Disabled Veterans: If you are a veteran who is rated
100% disabled, blind, or a paraplegic due to a
service-connected disability while in the armed forces (or
if you are the unmarried widow of such a veteran), you may
be eligible for an exemption of up to $171,952 from the
assessed value of your home.
You
cannot qualify for both a Homeowner’s Exemption and a
Disabled Veteran’s Exemption.
Property Tax Reimbursement: If you are blind, disabled,
or at least 62 years old and have a total annual household
income of $42,770 or less, you may qualify to participate in
the Homeowner Assistance program. This program provides
cash reimbursement of a portion of the property taxes on
your home. The filing period for this program is from about
July 2nd through Oct 15th. Call the Franchise Tax Board at
1-800-852-5711. (Currently suspended).
Property Tax Postponement: If you are blind, disabled,
or at least 62 years old, and have a total annual household
income of $39,000 OR less, you may qualify to participate in
the Property Tax Postponement program. The postponed taxes
are a lien on the home and become due (with interest) upon
moving, the sale of the home, or death. The filing period
for this program is from May 15th through December 10th.
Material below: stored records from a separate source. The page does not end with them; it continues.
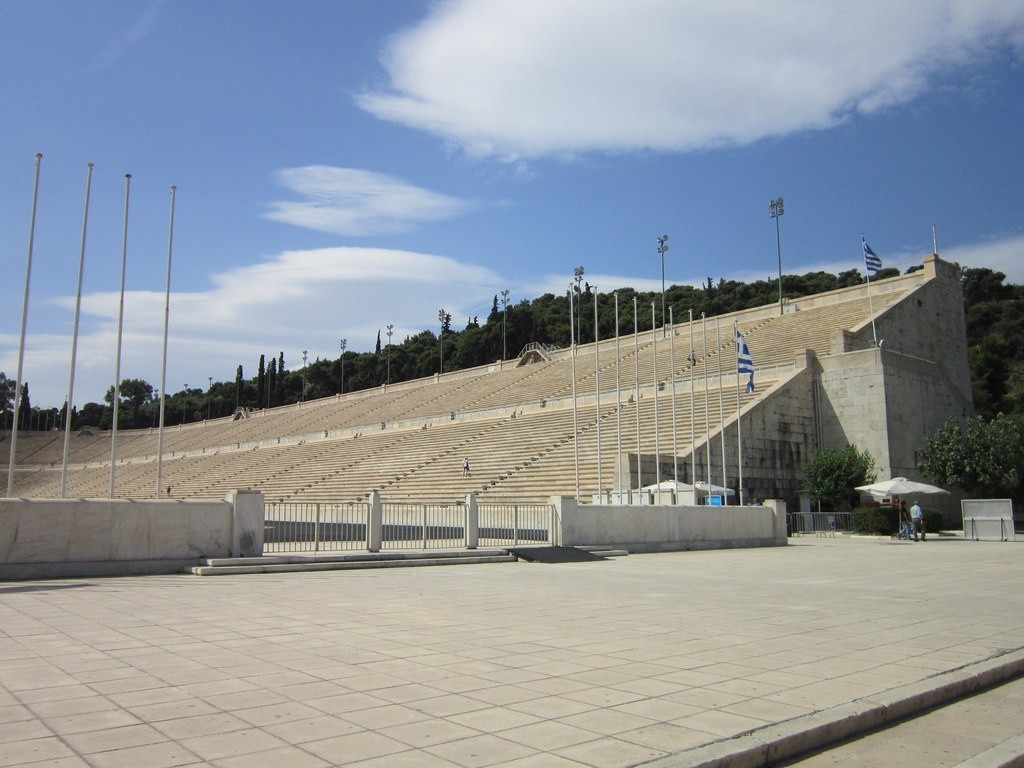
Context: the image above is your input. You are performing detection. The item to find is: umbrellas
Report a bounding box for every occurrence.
[854,476,950,532]
[636,480,735,505]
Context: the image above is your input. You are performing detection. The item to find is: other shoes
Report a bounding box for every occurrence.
[920,539,927,541]
[897,533,901,540]
[914,540,919,542]
[902,535,907,540]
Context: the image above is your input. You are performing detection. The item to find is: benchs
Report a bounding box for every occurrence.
[0,288,911,511]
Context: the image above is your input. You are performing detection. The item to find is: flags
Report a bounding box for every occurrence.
[863,239,882,272]
[736,332,754,394]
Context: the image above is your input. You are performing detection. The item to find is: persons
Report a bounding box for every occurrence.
[909,501,926,542]
[462,457,469,478]
[747,497,761,506]
[897,500,913,540]
[689,350,696,366]
[167,486,171,497]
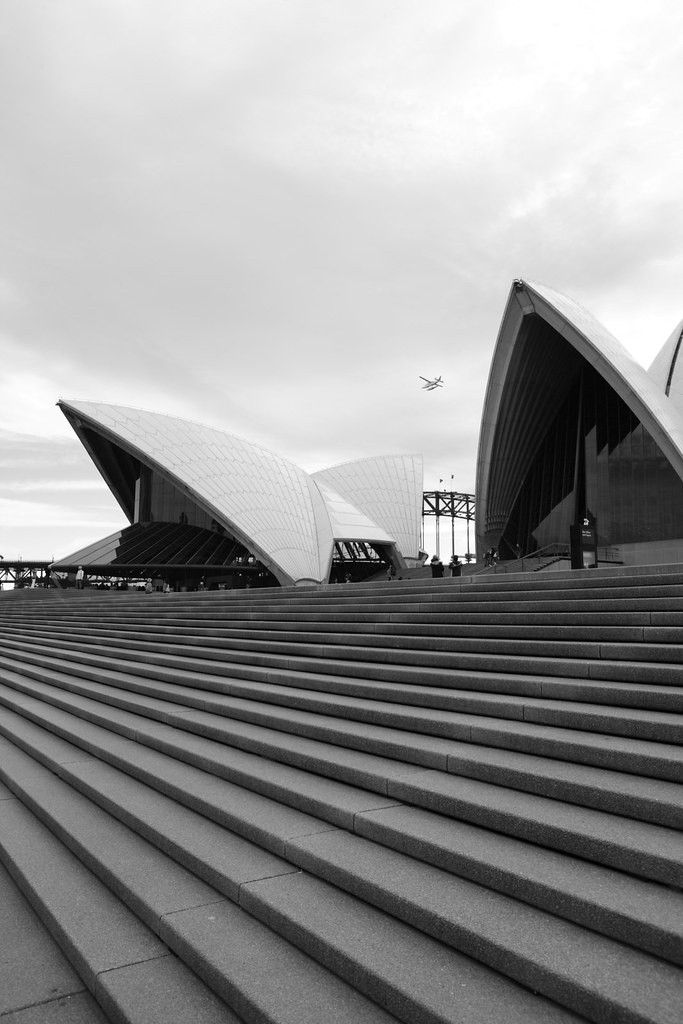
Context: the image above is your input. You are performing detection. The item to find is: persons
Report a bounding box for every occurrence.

Call the State Controller’s Office at 1-800-952-5661.
(Currently suspended).
Reappraisal Exclusion for Seniors: Homeowners who are at
least 55 years of age can buy a residence of equal or
lessor value than their existing home and transfer
their current tax value to the new home. Applications are
available at the Assessor’s Office and the Recorder’s
Office.
Reappraisal Exclusion for Parent/Child and
Grandparent/Grandchild Transfers: Property transferred
between parents and children or grandparents and
grandchildren are not reappraised if certain conditions are
met and a claim is filed with the Assessor. Applications
are available at the Assessor’s Office.
Reappraisal Exclusion for Builders: Completed new
construction of property held only for resale purposes can
be exempted from payment of supplemental taxes. To be
granted this exclusion, you must submit a letter requesting
the exclusion within 30 days of the start of construction on
either land development and/or improvements.
IMPORTANT DATES FOR PROPERTY OWNERS TO REMEMBER
January
1:
The
assessment of property applies as of 12:01 a.m. on the first
day of January each year, which is known as the lien date.
February
15:
Legal deadline for filing exemption claims for welfare,
cemetery, church, religious, college and disabled veterans
exemptions. (by 5:00 p.m.)
April 1:
Deadline for filing Business and Agricultural Property
Statements. A statement must be filed each year with
supplies, machinery, leaseholds etc. even if sold during the
year.
April 10:
Last day
to pay 2nd installment of secured property taxes
without a 10% penalty (payable to Tax Collector by 5 p.m.)
April 15:
Legal
deadline for filing Homeowners’ and Veteran’s Exemptions
(extensions for 80% exemption may be granted on late filing
through December 1).
July 2
through November 30:
Request for hearings before the Board of Equalization must
be filed in writing with the Clerk of the Board of
Supervisors.
August
31:
Last day to pay regular roll unsecured property taxes
without penalties (payable to Tax Collector by 5 p.m.)
December
10:
Last day to pay 1st installment of secured
property taxes without a 10% penalty (payable at Tax
Collector by 5 p.m.)
December
10:
Last day to terminate Homeowner’s Exemption without penalty.